WHAT TO DO:
[A] In the mailing-list reply, what kind of version does Ted Dunning recommend proposing?
[B] Restate the mailing-list reply from "Posted by Ted" up to and including "of processes launched.", substituting "Spark" for "Hadoop".
[C] Carry the mailing-list reply forward from the point where it stops.

TEXT:
━━━━━━━━━━━━━━━━
Re: [jira] [Comment Edited] (MAHOUT-1426) GSOC 2013 Neural network algorithms

Posted by Ted Dunning <te...@gmail.com>.
OK.

I am confused now as well.

Even so, I would recommend that you propose a non-map-reduce but still
parallel version.

Some of the confusion may stem from the fact that you can design some
non-map-reduce programs to run in such a way that a map-reduce execution
framework like Hadoop thinks that they are doing map-reduce.  Instead,
these programs are doing whatever they feel like and just pretending to be
map-reduce programs in order to get a bunch of processes launched.



On Sun, Mar 16, 2014 at 1:27 PM, Maciej Mazur <ma...@gmail.com>wrote:

> I have one final question.
>
> I've mixed feelings about this discussion.
> You are saying that there is no point in doing mapreduce implementation of
> neural netoworks (with pretraining).
> Then you are thinking that non map reduce would of substatial interest.
━━━━━━━━━━━━━━━━
SUPPLIED ENTRIES:
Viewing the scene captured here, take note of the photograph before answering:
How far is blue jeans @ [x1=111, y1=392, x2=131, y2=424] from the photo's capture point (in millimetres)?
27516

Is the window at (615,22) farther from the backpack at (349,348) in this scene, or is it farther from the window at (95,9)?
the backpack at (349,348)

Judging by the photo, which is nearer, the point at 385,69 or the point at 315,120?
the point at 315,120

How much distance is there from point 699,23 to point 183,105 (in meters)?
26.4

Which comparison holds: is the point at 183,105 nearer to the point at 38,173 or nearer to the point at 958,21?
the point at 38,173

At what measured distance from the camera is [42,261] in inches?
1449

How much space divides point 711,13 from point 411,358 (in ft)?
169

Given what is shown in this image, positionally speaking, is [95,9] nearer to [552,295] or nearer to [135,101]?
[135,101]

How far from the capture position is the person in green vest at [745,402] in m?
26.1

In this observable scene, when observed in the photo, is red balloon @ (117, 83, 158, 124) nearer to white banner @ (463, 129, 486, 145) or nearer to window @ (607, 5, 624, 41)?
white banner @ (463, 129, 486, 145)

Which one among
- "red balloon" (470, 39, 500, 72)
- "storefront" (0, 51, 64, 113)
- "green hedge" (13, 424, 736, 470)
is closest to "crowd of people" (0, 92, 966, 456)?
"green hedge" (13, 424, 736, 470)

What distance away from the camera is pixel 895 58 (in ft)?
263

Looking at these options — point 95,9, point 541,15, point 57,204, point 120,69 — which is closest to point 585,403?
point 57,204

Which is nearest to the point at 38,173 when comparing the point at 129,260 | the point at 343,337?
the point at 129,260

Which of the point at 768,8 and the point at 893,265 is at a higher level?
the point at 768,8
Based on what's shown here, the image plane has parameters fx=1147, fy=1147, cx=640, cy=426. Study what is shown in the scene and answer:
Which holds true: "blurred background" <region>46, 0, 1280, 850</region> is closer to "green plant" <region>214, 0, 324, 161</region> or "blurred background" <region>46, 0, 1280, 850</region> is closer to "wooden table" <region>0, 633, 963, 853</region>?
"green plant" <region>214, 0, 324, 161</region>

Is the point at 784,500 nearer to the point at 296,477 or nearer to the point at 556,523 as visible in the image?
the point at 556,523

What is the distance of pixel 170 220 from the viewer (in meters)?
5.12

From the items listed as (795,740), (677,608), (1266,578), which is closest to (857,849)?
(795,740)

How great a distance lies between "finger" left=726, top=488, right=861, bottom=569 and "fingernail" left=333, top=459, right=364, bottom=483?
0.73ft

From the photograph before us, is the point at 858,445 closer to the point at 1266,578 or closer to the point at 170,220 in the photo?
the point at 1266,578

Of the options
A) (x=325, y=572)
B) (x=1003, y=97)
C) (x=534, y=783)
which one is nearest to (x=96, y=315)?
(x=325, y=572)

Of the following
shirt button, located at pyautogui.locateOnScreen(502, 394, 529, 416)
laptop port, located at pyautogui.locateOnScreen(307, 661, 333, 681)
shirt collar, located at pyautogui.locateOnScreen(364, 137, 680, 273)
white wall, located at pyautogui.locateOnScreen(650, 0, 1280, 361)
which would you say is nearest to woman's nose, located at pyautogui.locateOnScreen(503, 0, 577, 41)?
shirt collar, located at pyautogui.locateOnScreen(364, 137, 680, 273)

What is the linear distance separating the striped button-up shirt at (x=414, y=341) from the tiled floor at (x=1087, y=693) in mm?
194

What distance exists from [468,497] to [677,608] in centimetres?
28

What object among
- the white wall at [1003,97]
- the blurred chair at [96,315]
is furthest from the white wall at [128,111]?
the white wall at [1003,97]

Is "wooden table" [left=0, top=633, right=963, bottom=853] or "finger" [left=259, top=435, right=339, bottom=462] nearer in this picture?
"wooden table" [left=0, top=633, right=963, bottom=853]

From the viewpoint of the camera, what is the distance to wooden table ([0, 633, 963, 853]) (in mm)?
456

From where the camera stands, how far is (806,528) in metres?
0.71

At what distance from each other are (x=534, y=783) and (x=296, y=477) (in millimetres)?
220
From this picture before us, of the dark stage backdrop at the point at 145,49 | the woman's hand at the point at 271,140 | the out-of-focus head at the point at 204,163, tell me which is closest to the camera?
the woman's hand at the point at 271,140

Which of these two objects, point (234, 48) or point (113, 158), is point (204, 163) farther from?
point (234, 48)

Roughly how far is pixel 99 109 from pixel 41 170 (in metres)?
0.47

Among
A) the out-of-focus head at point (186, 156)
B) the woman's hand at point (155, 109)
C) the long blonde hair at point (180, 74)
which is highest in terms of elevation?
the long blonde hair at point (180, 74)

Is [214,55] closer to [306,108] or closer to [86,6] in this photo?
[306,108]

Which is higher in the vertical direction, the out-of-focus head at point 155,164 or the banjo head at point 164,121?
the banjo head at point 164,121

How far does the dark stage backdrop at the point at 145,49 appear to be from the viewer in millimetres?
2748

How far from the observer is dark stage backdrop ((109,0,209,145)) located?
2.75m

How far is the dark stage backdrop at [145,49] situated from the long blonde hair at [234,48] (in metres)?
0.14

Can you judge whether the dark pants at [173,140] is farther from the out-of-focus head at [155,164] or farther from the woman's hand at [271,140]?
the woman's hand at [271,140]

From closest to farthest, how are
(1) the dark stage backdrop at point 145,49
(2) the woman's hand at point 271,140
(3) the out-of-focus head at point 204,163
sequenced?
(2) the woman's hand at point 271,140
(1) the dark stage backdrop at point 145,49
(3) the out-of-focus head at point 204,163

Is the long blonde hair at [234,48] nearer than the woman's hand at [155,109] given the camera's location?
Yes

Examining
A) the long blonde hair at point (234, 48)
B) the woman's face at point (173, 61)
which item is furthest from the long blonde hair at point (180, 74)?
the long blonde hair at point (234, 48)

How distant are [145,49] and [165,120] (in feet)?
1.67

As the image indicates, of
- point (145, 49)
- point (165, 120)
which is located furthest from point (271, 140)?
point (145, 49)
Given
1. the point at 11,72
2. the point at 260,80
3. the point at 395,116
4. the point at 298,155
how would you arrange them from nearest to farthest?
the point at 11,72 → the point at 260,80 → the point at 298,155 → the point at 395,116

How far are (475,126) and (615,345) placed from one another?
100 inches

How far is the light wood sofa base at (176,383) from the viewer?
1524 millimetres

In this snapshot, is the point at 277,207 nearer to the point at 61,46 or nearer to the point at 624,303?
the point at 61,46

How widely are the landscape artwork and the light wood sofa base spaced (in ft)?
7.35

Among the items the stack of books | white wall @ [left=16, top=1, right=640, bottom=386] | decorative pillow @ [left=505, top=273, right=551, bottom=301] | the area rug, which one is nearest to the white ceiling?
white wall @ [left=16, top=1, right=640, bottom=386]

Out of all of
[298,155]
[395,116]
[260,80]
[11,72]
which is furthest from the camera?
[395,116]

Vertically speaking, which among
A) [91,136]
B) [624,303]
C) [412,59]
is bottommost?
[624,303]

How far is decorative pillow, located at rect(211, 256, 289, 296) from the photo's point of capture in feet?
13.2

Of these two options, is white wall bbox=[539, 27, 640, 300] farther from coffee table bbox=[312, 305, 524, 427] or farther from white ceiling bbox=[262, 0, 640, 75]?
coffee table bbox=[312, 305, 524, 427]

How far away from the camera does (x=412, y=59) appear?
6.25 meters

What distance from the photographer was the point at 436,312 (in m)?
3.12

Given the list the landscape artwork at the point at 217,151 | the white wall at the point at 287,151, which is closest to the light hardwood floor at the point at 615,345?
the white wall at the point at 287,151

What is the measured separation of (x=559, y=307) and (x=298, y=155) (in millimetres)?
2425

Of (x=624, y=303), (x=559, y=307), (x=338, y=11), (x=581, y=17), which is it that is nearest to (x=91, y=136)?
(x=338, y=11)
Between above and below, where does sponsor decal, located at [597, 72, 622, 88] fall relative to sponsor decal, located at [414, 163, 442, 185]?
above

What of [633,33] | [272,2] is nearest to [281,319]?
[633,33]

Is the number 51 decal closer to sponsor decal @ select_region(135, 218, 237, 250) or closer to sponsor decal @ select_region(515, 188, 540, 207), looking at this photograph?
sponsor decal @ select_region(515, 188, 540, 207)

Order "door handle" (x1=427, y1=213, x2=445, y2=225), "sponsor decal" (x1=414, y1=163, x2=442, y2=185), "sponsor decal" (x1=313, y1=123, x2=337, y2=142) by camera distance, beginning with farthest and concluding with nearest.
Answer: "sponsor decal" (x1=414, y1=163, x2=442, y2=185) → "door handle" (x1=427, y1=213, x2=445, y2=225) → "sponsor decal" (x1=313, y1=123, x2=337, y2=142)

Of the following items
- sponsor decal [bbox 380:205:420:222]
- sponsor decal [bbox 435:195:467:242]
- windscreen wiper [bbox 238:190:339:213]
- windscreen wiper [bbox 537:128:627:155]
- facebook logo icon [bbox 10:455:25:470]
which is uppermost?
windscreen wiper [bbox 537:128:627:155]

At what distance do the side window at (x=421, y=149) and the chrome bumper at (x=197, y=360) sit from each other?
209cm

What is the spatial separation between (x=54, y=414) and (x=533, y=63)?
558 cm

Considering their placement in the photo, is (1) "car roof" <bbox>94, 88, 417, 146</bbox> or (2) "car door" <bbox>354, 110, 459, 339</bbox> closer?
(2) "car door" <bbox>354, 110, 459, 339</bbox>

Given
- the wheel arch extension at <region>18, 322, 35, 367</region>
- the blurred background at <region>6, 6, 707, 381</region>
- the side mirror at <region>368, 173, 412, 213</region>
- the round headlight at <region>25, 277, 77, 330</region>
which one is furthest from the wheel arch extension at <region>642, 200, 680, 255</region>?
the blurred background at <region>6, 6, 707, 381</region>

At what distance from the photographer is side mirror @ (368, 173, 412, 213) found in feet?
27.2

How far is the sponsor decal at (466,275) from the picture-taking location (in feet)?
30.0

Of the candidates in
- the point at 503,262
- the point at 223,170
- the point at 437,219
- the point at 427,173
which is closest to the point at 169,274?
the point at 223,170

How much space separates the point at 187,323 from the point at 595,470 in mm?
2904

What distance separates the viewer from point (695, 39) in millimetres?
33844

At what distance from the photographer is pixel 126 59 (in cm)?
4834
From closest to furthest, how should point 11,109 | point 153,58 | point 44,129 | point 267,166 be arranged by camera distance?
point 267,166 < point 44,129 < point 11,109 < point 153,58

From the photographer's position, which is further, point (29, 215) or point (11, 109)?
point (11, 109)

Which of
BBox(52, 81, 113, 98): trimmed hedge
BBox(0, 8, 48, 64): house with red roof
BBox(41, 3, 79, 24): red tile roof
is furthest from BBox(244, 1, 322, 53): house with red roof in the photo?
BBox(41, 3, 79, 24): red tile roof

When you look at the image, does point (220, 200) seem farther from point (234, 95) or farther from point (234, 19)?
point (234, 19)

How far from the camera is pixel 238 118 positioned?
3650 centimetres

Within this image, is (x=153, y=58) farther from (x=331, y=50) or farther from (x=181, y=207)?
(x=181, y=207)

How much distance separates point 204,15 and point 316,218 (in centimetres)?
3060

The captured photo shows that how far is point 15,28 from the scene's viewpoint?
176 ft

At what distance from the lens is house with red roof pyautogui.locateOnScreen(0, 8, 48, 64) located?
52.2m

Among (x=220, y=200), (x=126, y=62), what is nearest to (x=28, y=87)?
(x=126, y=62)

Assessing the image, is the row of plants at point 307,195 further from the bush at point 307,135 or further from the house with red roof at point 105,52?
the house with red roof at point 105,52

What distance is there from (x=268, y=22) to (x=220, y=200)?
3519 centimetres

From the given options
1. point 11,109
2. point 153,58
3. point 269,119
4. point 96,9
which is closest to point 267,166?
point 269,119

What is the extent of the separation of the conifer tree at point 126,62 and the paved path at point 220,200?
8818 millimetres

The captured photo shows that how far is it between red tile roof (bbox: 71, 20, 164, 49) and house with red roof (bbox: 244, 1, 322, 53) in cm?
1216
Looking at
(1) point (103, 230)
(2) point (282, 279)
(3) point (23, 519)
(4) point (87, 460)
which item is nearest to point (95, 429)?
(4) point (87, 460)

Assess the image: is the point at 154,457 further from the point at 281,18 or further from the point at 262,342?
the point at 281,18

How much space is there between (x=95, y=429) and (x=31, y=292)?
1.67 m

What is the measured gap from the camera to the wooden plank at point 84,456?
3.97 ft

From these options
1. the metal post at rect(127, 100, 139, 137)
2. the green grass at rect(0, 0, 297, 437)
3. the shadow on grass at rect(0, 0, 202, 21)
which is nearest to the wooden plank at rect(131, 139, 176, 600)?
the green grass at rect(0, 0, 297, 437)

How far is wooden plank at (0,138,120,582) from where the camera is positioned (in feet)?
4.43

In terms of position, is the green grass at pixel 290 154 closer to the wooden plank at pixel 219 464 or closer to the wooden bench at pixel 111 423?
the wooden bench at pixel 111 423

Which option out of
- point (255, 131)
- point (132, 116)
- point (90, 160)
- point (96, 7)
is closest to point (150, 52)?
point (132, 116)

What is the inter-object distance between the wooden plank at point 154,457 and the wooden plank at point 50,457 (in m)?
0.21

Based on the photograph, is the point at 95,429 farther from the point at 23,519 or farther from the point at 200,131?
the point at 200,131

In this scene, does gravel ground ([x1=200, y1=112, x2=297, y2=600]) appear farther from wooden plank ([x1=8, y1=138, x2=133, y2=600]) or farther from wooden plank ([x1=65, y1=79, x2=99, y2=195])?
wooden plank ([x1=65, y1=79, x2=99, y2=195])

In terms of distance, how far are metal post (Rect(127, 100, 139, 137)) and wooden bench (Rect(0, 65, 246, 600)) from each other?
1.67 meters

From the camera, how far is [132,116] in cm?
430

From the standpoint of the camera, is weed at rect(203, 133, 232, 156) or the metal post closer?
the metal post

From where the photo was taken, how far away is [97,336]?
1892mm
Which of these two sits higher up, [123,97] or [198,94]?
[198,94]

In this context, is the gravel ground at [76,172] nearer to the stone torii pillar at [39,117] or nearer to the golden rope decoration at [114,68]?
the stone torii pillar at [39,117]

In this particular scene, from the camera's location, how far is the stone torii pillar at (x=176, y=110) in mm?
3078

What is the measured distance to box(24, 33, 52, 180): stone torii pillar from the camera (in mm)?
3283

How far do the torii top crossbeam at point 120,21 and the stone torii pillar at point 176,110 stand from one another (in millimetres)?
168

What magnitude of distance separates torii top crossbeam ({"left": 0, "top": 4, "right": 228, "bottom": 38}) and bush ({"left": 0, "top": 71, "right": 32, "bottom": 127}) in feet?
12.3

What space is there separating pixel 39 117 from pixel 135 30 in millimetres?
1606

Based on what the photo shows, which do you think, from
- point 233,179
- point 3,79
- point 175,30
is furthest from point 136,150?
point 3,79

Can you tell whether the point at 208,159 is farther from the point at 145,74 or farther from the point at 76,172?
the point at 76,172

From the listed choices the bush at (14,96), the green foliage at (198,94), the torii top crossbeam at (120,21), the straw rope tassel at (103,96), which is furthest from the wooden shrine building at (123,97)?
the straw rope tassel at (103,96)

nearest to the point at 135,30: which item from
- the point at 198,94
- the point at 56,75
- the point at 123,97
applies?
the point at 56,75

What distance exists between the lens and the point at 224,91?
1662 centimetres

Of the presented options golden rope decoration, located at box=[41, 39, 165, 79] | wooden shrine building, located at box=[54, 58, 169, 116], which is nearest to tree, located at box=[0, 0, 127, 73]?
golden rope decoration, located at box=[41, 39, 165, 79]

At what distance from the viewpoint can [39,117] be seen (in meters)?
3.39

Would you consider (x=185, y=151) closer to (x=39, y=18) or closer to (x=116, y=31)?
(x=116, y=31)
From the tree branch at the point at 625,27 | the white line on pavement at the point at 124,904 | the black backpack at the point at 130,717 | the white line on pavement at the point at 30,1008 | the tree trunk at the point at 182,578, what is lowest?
━━━━━━━━━━━━━━━━
EXPECTED RESULTS:
[A] A non-map-reduce but still parallel version.

[B]
Posted by Ted Dunning <te...@gmail.com>.
OK.

I am confused now as well.

Even so, I would recommend that you propose a non-map-reduce but still
parallel version.

Some of the confusion may stem from the fact that you can design some
non-map-reduce programs to run in such a way that a map-reduce execution
framework like Spark thinks that they are doing map-reduce.  Instead,
these programs are doing whatever they feel like and just pretending to be
map-reduce programs in order to get a bunch of processes launched.

[C]
> On the other hand you say that it would be easy and it beats the purpose of
> doing it of doing it on mahout (because it is not a mr version).
> Finally you are saying that building something simple and working is a good
> thing.
>
> I do not really know what to think about it.
> Could you give me some advice whether I should write a proposal or not?
> (And if I should: Should I propose MapReduce or not MapReduce verison?
> There is already NN algorithm but without pretraining.)
>
> Thanks,
> Maciej Mazur
>
>
>
>
>
> On Fri, Feb 28, 2014 at 5:44 AM, peng <pc...@uowmail.edu.au> wrote:
>
> > Oh, thanks a lot, I missed that one :)
> > +1 on easiest one implemented first. I haven't think about difficulty
> > issue, need  to read more about YARN extension.
> >
> > Yours Peng
> >
> >
> > On Thu 27 Feb 2014 08:06:27 PM EST, Yexi Jiang wrote:
> >
> >> Hi, Peng,
> >>
> >> Do you mean the MultilayerPerceptron? There are three 'train' method,
> and
> >> only one (the one without the parameters trackingKey and groupKey) is
> >> implemented. In current implementation, they are not used.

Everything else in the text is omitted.